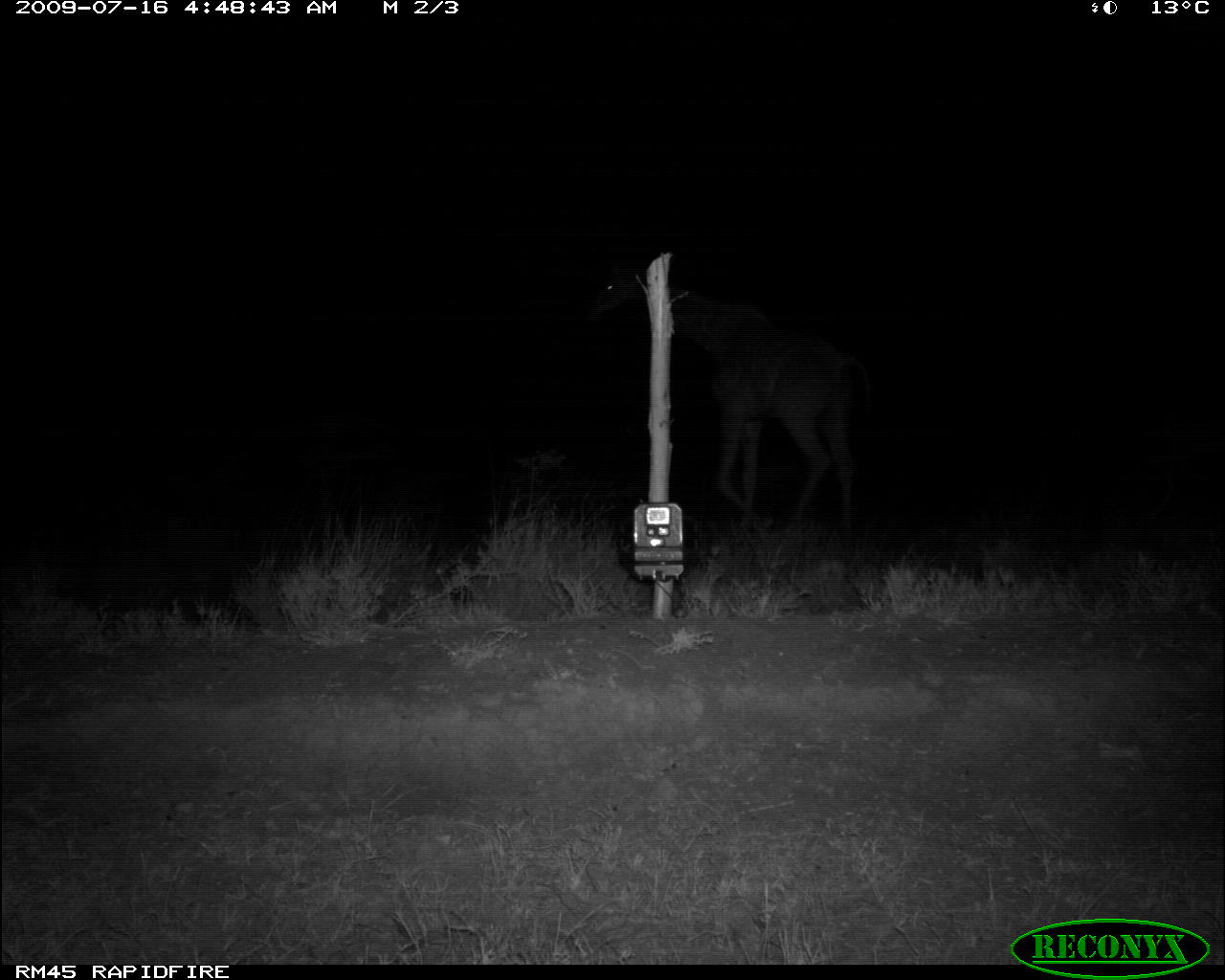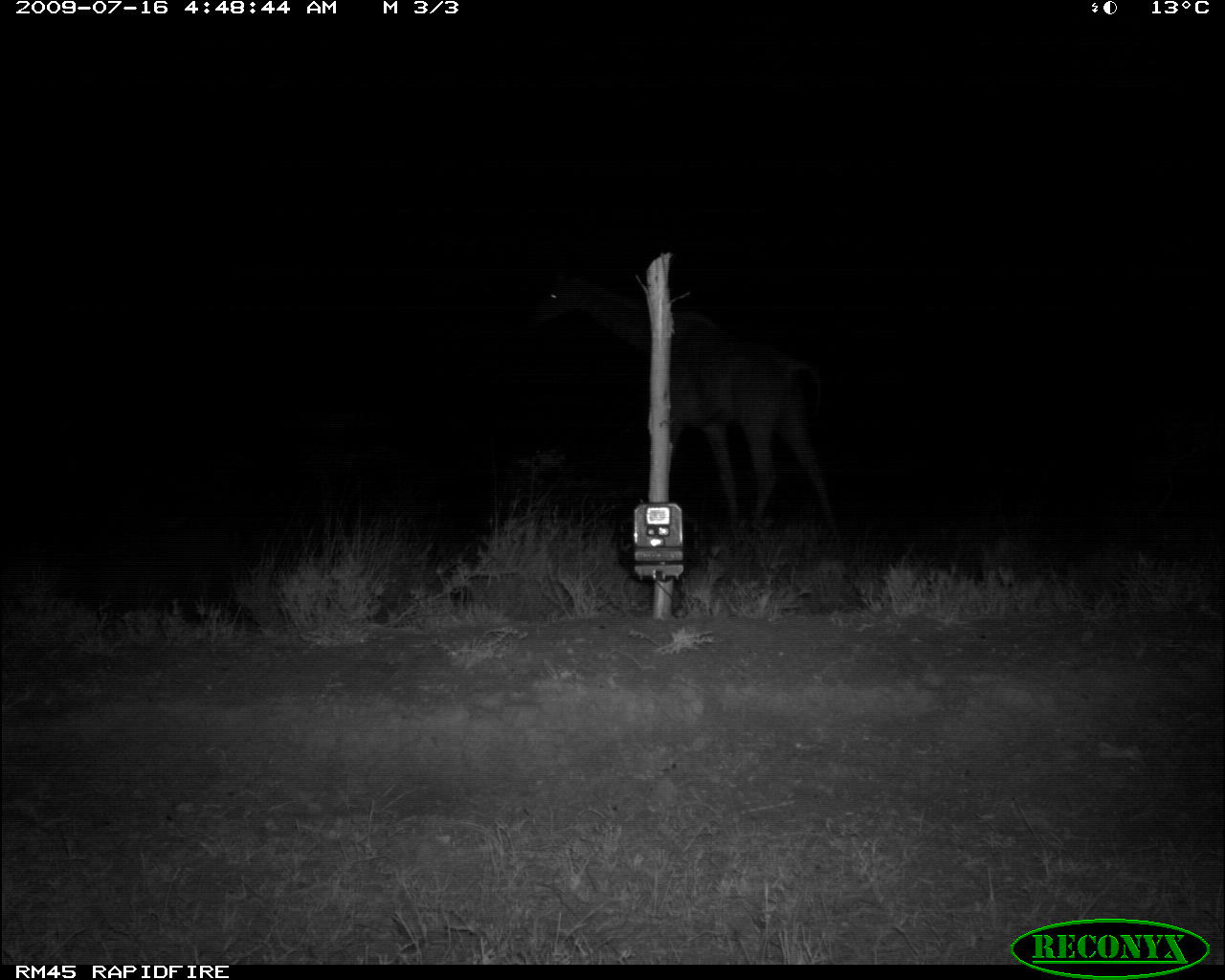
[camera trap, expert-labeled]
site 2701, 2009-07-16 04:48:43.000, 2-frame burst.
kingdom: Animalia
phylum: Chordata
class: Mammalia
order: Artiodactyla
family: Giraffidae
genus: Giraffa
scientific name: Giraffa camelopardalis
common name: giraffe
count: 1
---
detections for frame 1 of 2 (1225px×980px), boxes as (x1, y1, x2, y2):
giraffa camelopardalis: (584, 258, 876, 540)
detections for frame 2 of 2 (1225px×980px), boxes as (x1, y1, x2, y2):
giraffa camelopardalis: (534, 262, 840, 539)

• • • • • • •

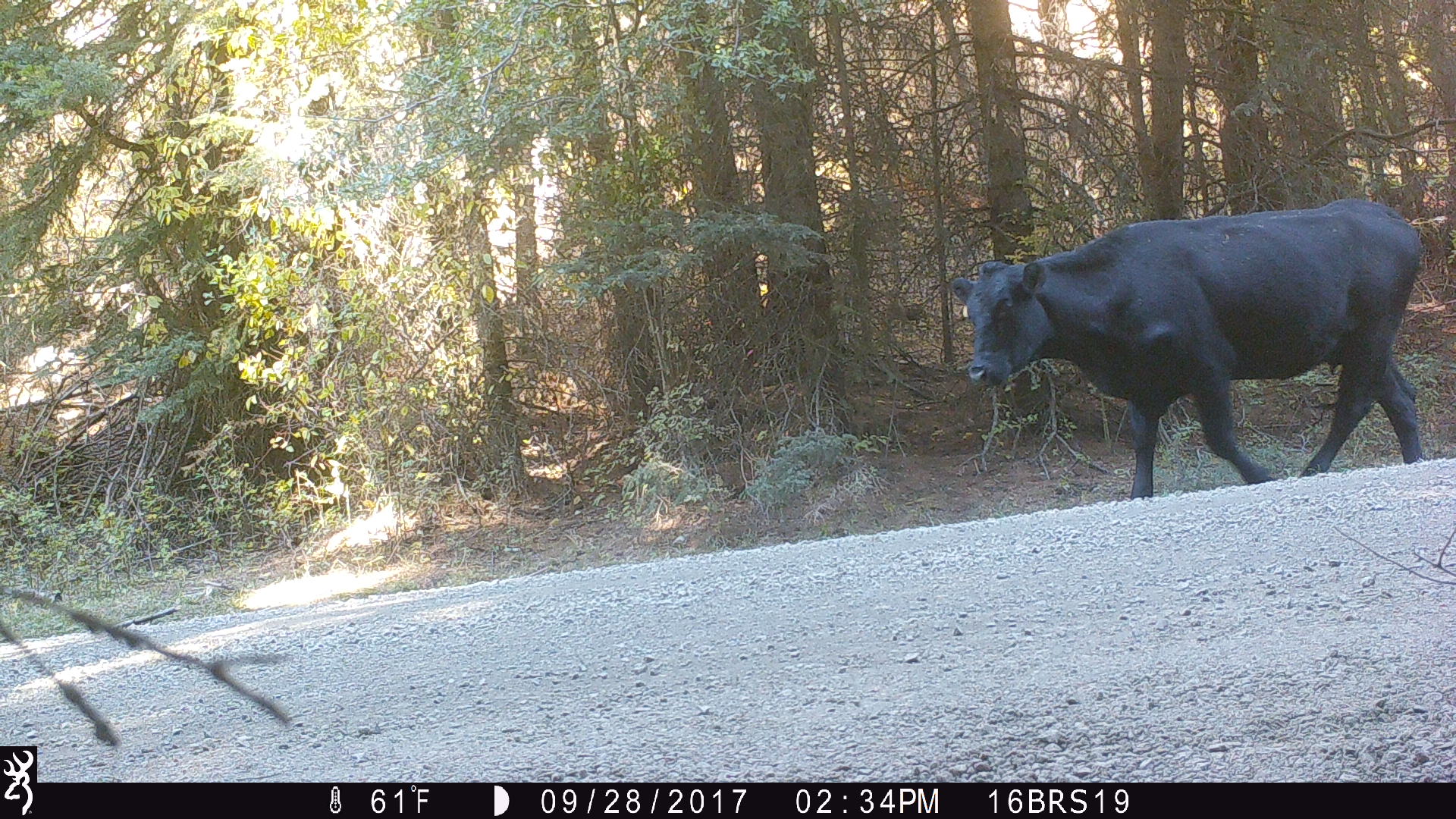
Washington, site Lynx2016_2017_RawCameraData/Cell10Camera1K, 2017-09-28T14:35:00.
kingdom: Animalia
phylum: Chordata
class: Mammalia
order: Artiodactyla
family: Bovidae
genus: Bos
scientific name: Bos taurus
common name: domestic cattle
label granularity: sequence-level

• • • • • • •

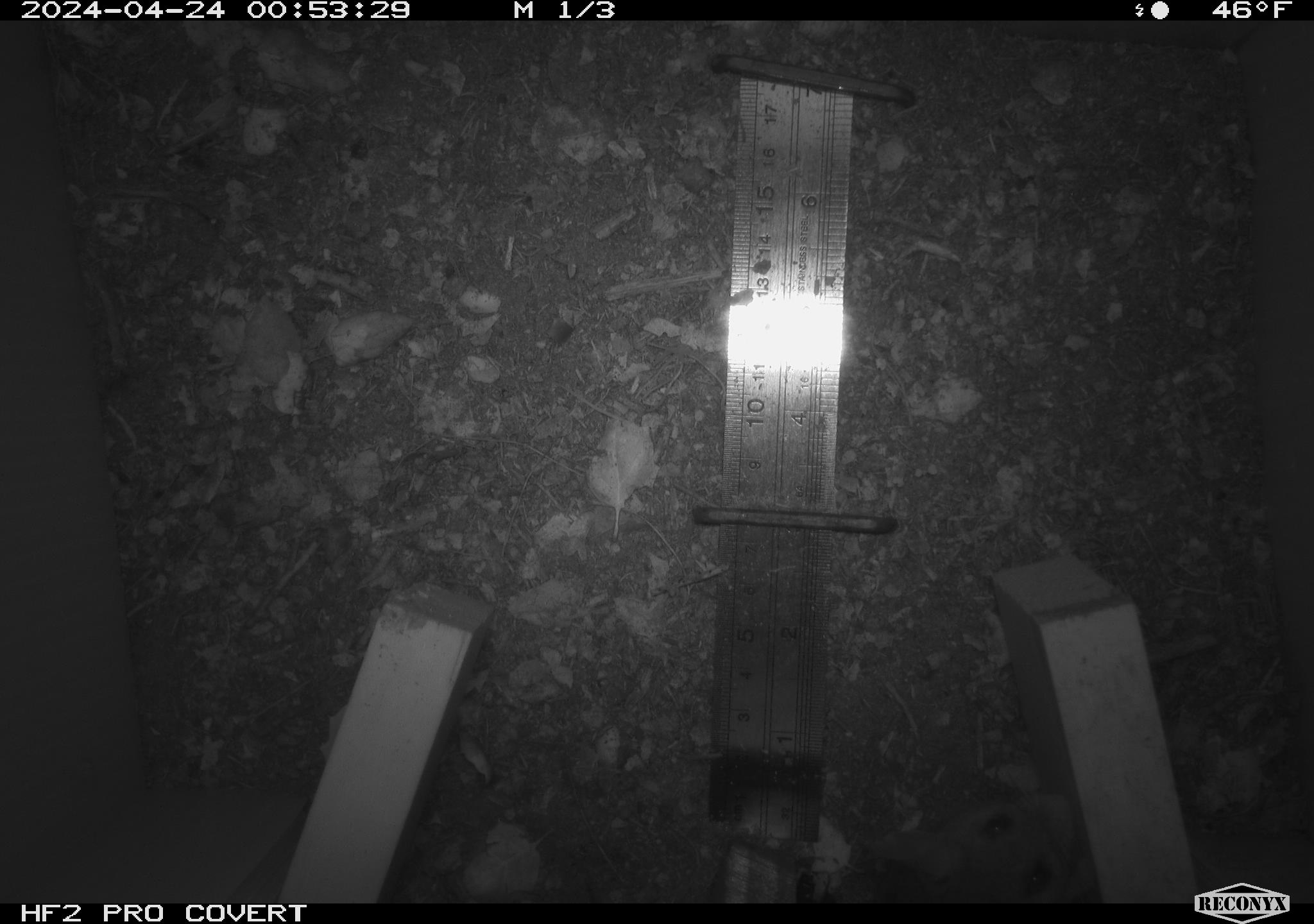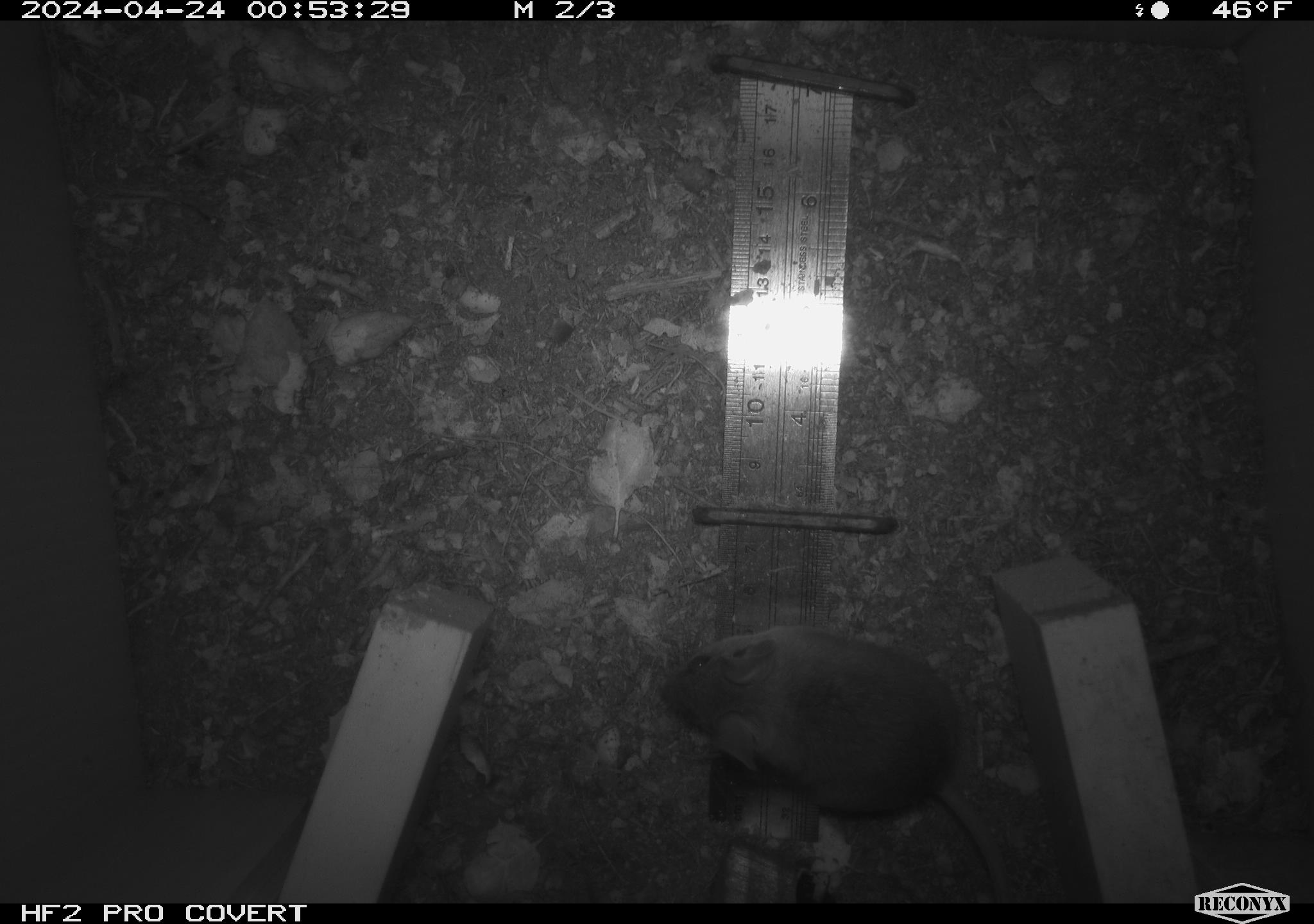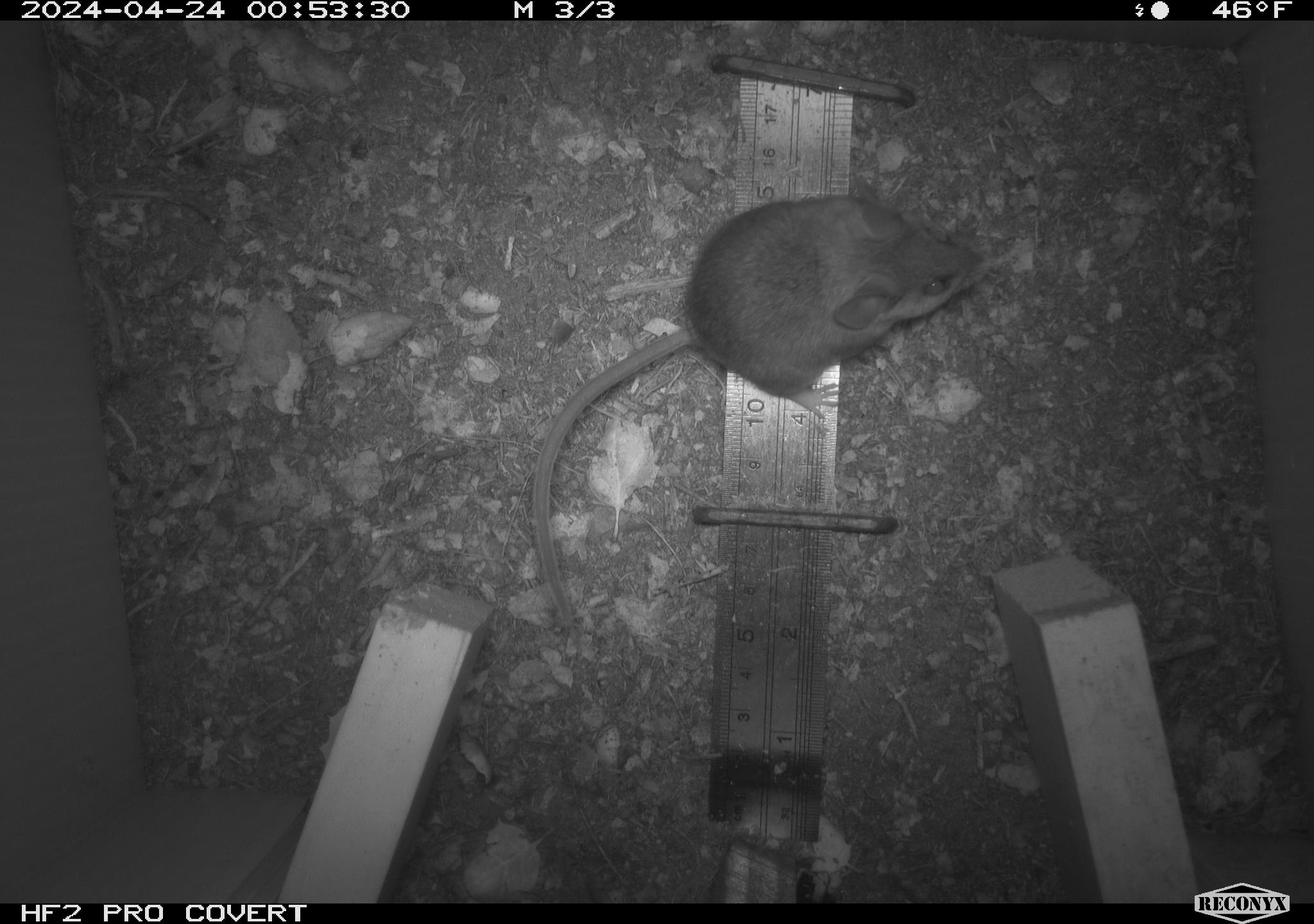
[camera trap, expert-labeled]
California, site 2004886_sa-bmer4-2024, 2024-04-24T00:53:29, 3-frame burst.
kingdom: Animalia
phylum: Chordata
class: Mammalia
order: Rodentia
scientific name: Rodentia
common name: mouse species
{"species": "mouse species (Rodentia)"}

• • • • • • •

:: INSTRUCTIONS FOR THE TASK ::
Taking the entries above, write out exactly the lines starting with the line containing "scientific name: Bos taurus" and going on through the line containing "label granularity: sequence-level", both included, and nothing else.

:: OUTPUT BELOW ::
scientific name: Bos taurus
common name: domestic cattle
label granularity: sequence-level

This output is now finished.